# compilation pic of us



## Radioaktiv (Feb 12, 2004)

got bored at work
im still adding more pics as i get em
thought id share
(all pics taken from NF and SR20 forums and are property of thier respective owners)


----------



## 1slowZ (Jul 8, 2004)

nice colage..........(sp)?


----------



## Wufaded (Oct 15, 2003)

Aww I didn't make your collage.....you already have a couple of white B14's, I didnt want to be part of your stupid collage anyway.....

JK, looks good. What about cutting the cars out of the rectangular pics? Maybe next time you are bored?


----------



## myoung (Apr 15, 2002)

you have wayyy too much free time...lol


----------



## pete? (Jul 6, 2004)

that is so gangster radio :thumbup: ye haw! i got the corner :cheers:n whos car is the green 200sx? down and to the right o mine, i like the color of his se-r wheels


----------



## Radioaktiv (Feb 12, 2004)

i still have a lot of cars i need to add

i was kinda hoping this would inspire someone with real talen to make a photoshop of all the B14s


----------



## konfuzion3 (Sep 17, 2004)

Radioaktiv said:


> i still have a lot of cars i need to add
> 
> i was kinda hoping this would inspire someone with real talen to make a photoshop of all the B14s



Off the chain! :thumbup: :cheers:


----------



## WRteam200sx (Mar 15, 2003)

booo i didnt make the cut either 
link to my pics for further collage


----------



## B14_Stealth (Aug 14, 2003)

my car is there lol


----------



## LIUSPEED (May 29, 2002)

blake where my car?!


----------



## B14_Stealth (Aug 14, 2003)

LOL
not tricked out enough haha


----------



## pete? (Jul 6, 2004)

mine is there and all i got is se-r wheels lol.oh! :waving: and an antenna :thumbup:


----------



## turbo200 (Aug 7, 2004)

I don't see any Nagora blue 200's, I'd like in.


----------



## OmegaManEX (Oct 4, 2002)

yay im in the pic ! :thumbup: 

hmm maybe ill have a go at this collage thingy too


----------



## LIUSPEED (May 29, 2002)

B14_Stealth said:


> LOL
> not tricked out enough haha


oh really ? :thumbup: i dont think you should underestimate the power of liu.

haha






jk


----------



## Radioaktiv (Feb 12, 2004)

im still adding cars guys
im gonna try and get everyone on NF

i was hoping someone with paintshop skills would give it a try


----------



## OmegaManEX (Oct 4, 2002)

Radioaktiv said:


> im still adding cars guys
> im gonna try and get everyone on NF
> 
> i was hoping someone with paintshop skills would give it a try


im making one too ... gathing the pics as we speak


----------



## JayL1967 (Apr 30, 2002)

U can find my car pics HERE


----------



## jlee1469 (Dec 4, 2003)

add me!


----------



## cream (Nov 17, 2004)
= = = = =
• **WHAT IS EXPECTED**
Carry the forum thread about the car photo collage forward from its final line.

• **EXCERPTED RECORDS**
= = = = =
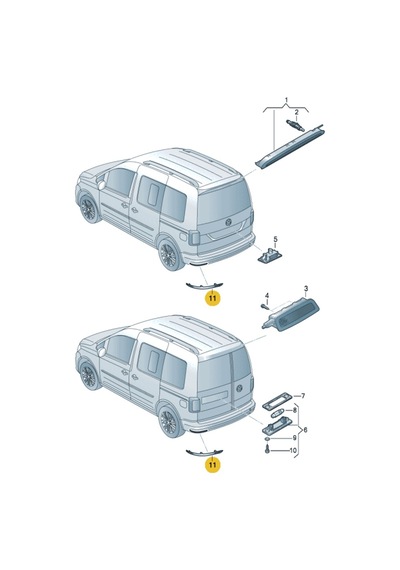 1
2
5
11
4
3
7
8
6
9
10
11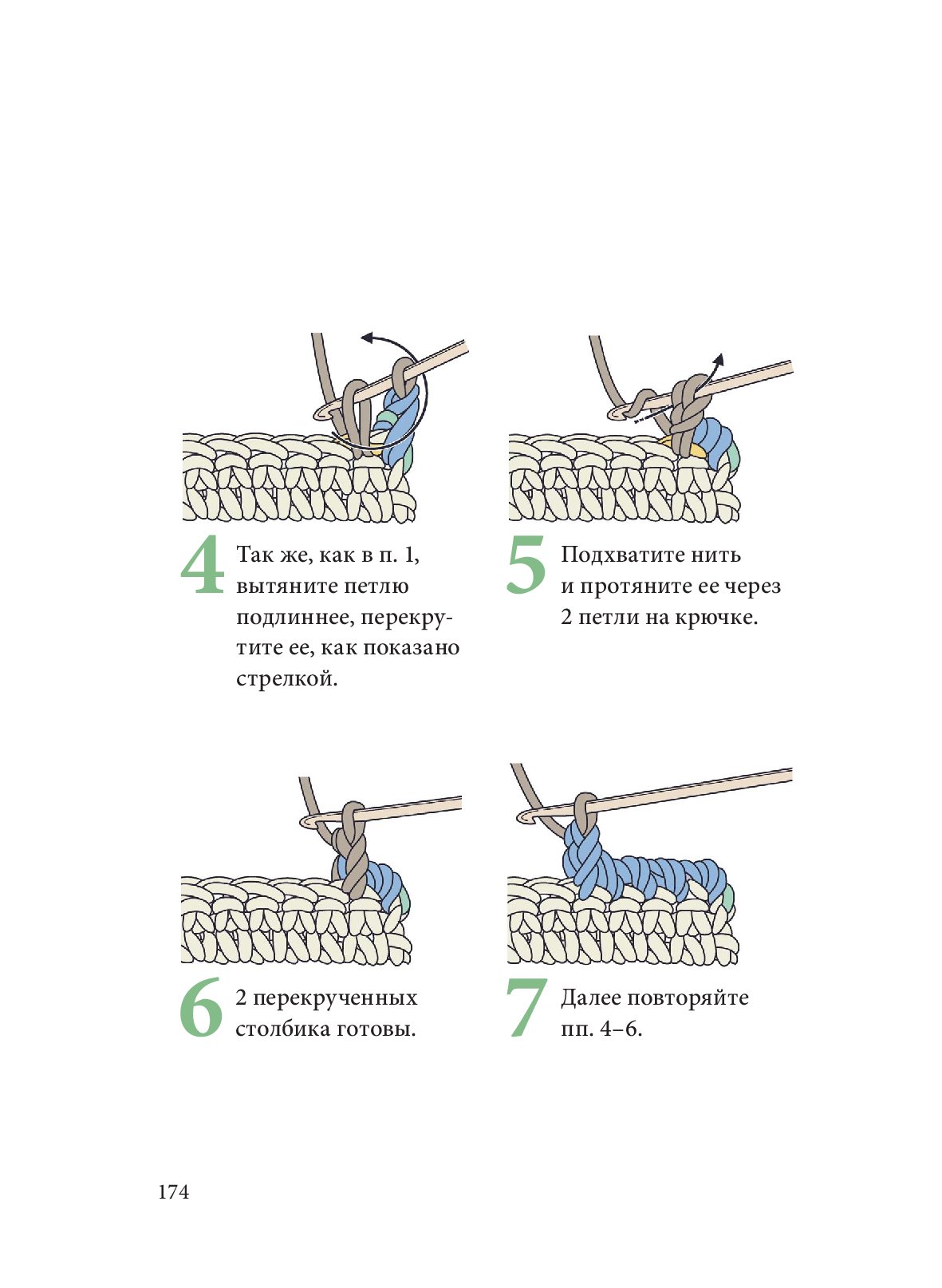 4 Так же, как в п. 1, вытяните петлю подлиннее, перекрутите ее, как показано стрелкой.

5 Подхватите нить и протяните ее через 2 петли на крючке.

6 2 перекрученных столбика готовы.

7 Далее повторяйте пп. 4–6.

174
= = = = =
• **EXERCISE OUTPUT**
*03 maxima headlights*

who here knows where i can get a set of headlights the hid ones for the 03 mine were stolen ,. i heard this is common .. who has the hook up to get them for cheap ?


----------



## konfuzion3 (Sep 17, 2004)

cream said:


> who here knows where i can get a set of headlights the hid ones for the 03 mine were stolen ,. i heard this is common .. who has the hook up to get them for cheap ?



Wrong thread...


----------



## Nismo1997 (Dec 26, 2003)

Haha my car is in there. I cant wait till its looking good. And hopful I can get that pic in there.


Looks good.


----------



## Zac (Mar 10, 2004)

That's mad sweet dude, you should do B15s when you get a chance also.


----------



## B14_Stealth (Aug 14, 2003)

LIUSPEED said:


> oh really ? :thumbup: i dont think you should underestimate the power of liu.
> 
> haha
> 
> ...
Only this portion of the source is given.